TO-DO LIST →
A: In the steam valve text, why does the valve rod in Patent Document 1 have grooves cut into it?
B: Pick up the steam valve text right where it stops and write what comes next.

───── DOCUMENT EXTRACT

STEAM VALVE

Abstract

Provided is a steam valve including a valve seat, a valve disc capable of contacting the valve seat, a valve rod connected or linked to the valve disc, a bush that slidably supports the valve rod, and an actuator that moves the valve disc via the valve rod, in which the valve rod has thereon a plurality of groves depressed to an inner side in a diametrical direction of the valve rod and a plurality of projections formed between the plurality of grooves, and each of the plurality of projections in an axial cross section of the valve rod is shaped so as to have one tip point.

Description

BACKGROUND OF THE INVENTION

1. Field of the Invention

The present invention relates to a steam valve.

2. Description of the Related Art

A steam turbine includes a steam valve for interrupting supply of steam when the steam turbine stops or enters an abnormal state or for adjusting the supply flow rate of steam in response to a load. This steam valve includes a valve seat, a valve disc capable of contacting the valve seat, a valve rod connected or linked to the valve disc, a bush of a cylindrical shape that slidably supports the valve rod, and an actuator that moves the valve disc via the valve rod.

The valve rod in Patent Document 1 has a plurality of grooves depressed to the inner side in a diametrical direction of the valve rod in order to allow steam between the valve rod and the bush to escape to the outside. Therefore, the valve rod has a plurality of projections formed between the plurality of grooves. Each of the projections in an axial cross section of the valve rod is shaped such that it has one tip side parallel to the axial direction of the rod valve.

PRIOR ART DOCUMENT

Patent Document

Patent Document 1: JP-S56-031602-U

SUMMARY OF THE INVENTION

As described above, the valve rod in Patent Document 1 has a plurality of grooves. Therefore, in comparison with an alternative valve rod that does not have a plurality of grooves, the valve rod in Patent Document 1 can reduce the adhesion amount of scale to the outermost side in a diametrical direction of the valve rod. Consequently, it is possible to secure a gap between the valve rod and the bush thereby to allow the valve rod to move smoothly. However, the inventors of the present invention found that, if the shape of the plurality of projections formed between the plurality of grooves is improved, then the adhesion amount of scale to the outermost side in a diametrical direction of the valve rod can be reduced furthermore.

It is a first object of the present invention to provide a steam valve in which the adhesion amount of scale to the outermost side in a diametrical direction of a valve rod can be reduced.

A case is supposed in which the plurality of grooves in Patent Document 1 are formed not on the valve rod but alternatively on the bush. Also in this case, if the shape of the plurality of projections formed between the plurality of grooves is improved, then it is possible to reduce the adhesion amount of scale to the innermost side in a diametrical direction of the bush.

It is a second object of the present invention to provide a steam valve in which the adhesion amount of scale to the innermost side in a diametrical direction of a bush can be reduced.

──────────
───── GIVEN DATA

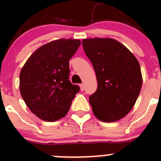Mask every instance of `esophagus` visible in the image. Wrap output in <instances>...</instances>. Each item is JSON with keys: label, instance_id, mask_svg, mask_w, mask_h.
<instances>
[{"label": "esophagus", "instance_id": "34e87169", "mask_svg": "<svg viewBox=\"0 0 161 161\" xmlns=\"http://www.w3.org/2000/svg\"><path fill=\"white\" fill-rule=\"evenodd\" d=\"M80 90L81 91H84V84H80Z\"/></svg>", "mask_w": 161, "mask_h": 161}]
</instances>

──────────

THE ANSWERS →
A: To let steam between the valve rod and the bush escape to the outside.

B:
In order to achieve the first object described above, according to an aspect of the present invention, there is provided a steam valve including a valve seat, a valve disc capable of contacting the valve seat, a valve rod connected or linked to the valve disc, a bush that slidably supports the valve rod, and an actuator that moves the valve disc via the valve rod, in which the valve rod has thereon a plurality of groves depressed to an inner side in a diametrical direction of the valve rod and a plurality of projections formed between the plurality of grooves, and each of the plurality of projections in an axial cross section of the valve rod is shaped so as to have one tip point.

In order to achieve the second object described above, according to another aspect of the present invention, there is provided a steam valve including a valve seat, a valve disc capable of contacting the valve seat, a valve rod connected or linked to the valve disc, a bush that slidably supports the valve rod, and an actuator that moves the valve disc via the valve rod, in which the bush has thereon a plurality of groves depressed to an outer side in a diametrical direction of the bush and a plurality of projections formed between the plurality of grooves, and each of the plurality of projections in an axial cross section of the bush is shaped so as to have one tip point.

With the steam valve according to the first aspect of the present invention, the adhesion amount of scale to the outermost side in a diametrical direction of the valve rod can be reduced. With the steam valve according to the second aspect of the present invention, the adhesion amount of scale to the innermost side in a diametrical direction of the bush can be reduced.

The above and other objects, features and advantages of the present invention will become apparent from the following description and the appended claims, taken in conjunction with the accompanying drawings.

BRIEF DESCRIPTION OF THE DRAWINGS

FIG. 1 is an axial cross sectional view depicting a structure of a valve rod and a bush of a steam valve according to a first embodiment of the present invention;

FIG. 2 is an axial cross sectional view depicting a structure of a valve rod and a bush of a steam value according to a first modification of the present invention;

FIG. 3 is an axial cross sectional view depicting a structure of a valve rod and a bush of a steam valve according to a second embodiment of the present invention;

FIG. 4 is an axial cross sectional view depicting a structure of a valve rod and a bush of a steam value according to a second modification of the present invention;

FIG. 5 is a perspective view depicting the structure of a steam valve in the first embodiment of the present invention;

FIG. 6 is a cross-sectional view taken along a cross-section VI-VI in FIG. 5;

FIG. 7 is a partial enlarged cross-sectional view taken at a portion VII in FIG. 6; and

FIG. 8 is a cross-sectional view taken along a cross-section VIII-VIII in FIG. 5.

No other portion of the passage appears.